| GIVEN PROBLEM |
Reproduce the data word for word, starting at the line that contains "Is the point" and continuing through the final line of the data.

Part of a data file:

↓

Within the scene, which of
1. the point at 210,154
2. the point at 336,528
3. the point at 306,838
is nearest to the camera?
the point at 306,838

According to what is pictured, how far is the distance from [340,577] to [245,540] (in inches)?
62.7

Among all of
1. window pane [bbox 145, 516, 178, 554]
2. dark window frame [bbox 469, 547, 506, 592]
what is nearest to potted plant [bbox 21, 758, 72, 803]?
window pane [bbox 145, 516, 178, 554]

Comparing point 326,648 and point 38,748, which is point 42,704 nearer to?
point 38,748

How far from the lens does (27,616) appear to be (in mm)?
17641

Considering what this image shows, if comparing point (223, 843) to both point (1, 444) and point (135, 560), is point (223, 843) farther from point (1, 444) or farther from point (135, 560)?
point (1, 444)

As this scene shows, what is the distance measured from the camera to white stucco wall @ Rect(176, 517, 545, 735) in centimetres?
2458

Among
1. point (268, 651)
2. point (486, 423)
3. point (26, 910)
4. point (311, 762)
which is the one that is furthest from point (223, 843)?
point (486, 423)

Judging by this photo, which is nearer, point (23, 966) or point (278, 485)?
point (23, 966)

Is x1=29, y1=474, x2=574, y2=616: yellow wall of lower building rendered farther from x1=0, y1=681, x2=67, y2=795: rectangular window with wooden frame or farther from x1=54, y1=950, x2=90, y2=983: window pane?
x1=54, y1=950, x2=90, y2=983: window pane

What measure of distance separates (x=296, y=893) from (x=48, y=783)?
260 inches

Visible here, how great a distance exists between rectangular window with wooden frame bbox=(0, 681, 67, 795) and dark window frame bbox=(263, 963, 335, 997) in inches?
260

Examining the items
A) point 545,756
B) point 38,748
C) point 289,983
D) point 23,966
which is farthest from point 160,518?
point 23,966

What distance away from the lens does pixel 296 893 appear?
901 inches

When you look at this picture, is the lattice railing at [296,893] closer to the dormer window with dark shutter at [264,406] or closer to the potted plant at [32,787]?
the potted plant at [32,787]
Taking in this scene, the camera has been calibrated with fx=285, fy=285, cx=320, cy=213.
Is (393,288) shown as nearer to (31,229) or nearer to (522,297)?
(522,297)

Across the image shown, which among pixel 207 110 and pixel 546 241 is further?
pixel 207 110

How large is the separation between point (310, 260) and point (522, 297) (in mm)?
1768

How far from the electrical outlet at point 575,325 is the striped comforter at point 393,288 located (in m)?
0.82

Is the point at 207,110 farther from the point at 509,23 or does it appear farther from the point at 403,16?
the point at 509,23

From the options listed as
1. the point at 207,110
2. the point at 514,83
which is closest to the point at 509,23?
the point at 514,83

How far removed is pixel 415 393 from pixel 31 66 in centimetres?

↑

| EXERCISE OUTPUT |
Is the point at 207,110 farther from the point at 509,23 or does it appear farther from the point at 403,16?
the point at 509,23

From the options listed as
1. the point at 207,110
2. the point at 514,83
which is closest to the point at 509,23?
the point at 514,83

How far removed is pixel 415 393 from pixel 31 66 in centimetres?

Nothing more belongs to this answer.